Researchers at Monash University are part of an international team that has developed a blockchain system that can defend against malicious activity by attackers — even if they possess more than half of the chain’s computing power.

The system, RepuCoin, introduces the concept of ‘reputation’ to blockchain, effectively making it thousands of times more expensive to attack than conventional blockchains like Bitcoin. It also has the potential to be applied in a number of global sectors including fintech, energy, food supply chains, health care and future 5G telecommunications networks.

The new development also has the capacity to take more than 10,000 transactions per second. On average Visa processes roughly 1700 transactions per second. Researchers are now engaging with a number of international bodies which have expressed interest in rolling out this blockchain across their networks to maintain data security and integrity.

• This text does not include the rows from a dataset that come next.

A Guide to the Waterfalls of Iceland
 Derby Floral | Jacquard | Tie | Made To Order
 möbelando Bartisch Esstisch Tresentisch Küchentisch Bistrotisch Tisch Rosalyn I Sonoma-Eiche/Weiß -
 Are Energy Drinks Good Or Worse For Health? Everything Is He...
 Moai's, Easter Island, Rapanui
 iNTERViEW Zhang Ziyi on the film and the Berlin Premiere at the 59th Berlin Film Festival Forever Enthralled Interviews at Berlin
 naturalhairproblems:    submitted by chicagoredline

RepuCoin was developed Dr Jiangshan Yu (Monash University), Dr David Kozhaya (ABB Corporate Research Switzerland), Dr Jeremie Decouchant and Professor Paulo Esteves-Verissimo (University of Luxembourg) in response to an increasing number of sophisticated attacks on other blockchain by determined attackers.

Lead researcher and Lecturer in Monash University’s Faculty of Information Technology, Dr Yu, said RepuCoin is the only type of blockchain currently on the market that can withstand potentially devastating “51 percent” attacks.

Such attacks can occur when attackers rent coin mining capacity to obtain a majority of the blockchain’s computing power at any  point in time. Because blockchain operates by treating as genuine transactions or other changes that are accepted by a majority of the distributed computers that make up the network,  a successful 51 percent attack could impose fraudulent transactions, or worse even rewrite past transactions.

RepuCoin defines a miner’s power by its ‘reputation’, as a function of its work integrated over the time of the entire blockchain, rather than through the gross amount of computing power which which it controls at any particular moment. When a miner goes outside the boundaries of system specification, RepuCoin automatically lowers the miner’s reputation to prevent any malicious activity without significant consequences.

“But make no mistake, this is not about subjective reputation in the sense of social networks; it is about physics,” Professor Esteves-Verissimo said.

“Voting power takes time to build, accumulating through consistent and honest mining work. It’s like charging a battery before being able to use it.

“RepuCoin provides an elegant solution to a problem that many thought was insoluble. Existing systems always linked computational power to voting power. We separated them and now someone could join RepuCoin with 99% of the total computing power and they still wouldn’t be able to attack it.”

“When RepuCoin has operated for a year, attacking the system with 68% of its total mining power would take at least six months and would be at least 5760 times as expensive as conducting the same attack on Bitcoin,” Dr Yu said.

“And because of the way reputation accumulates, the longer RepuCoin runs, the more resilient it is to attack. For example, when the system has been in secure operation for only three months, an attacker would need to harness 90% of the overall computing power for a further month to behave maliciously.”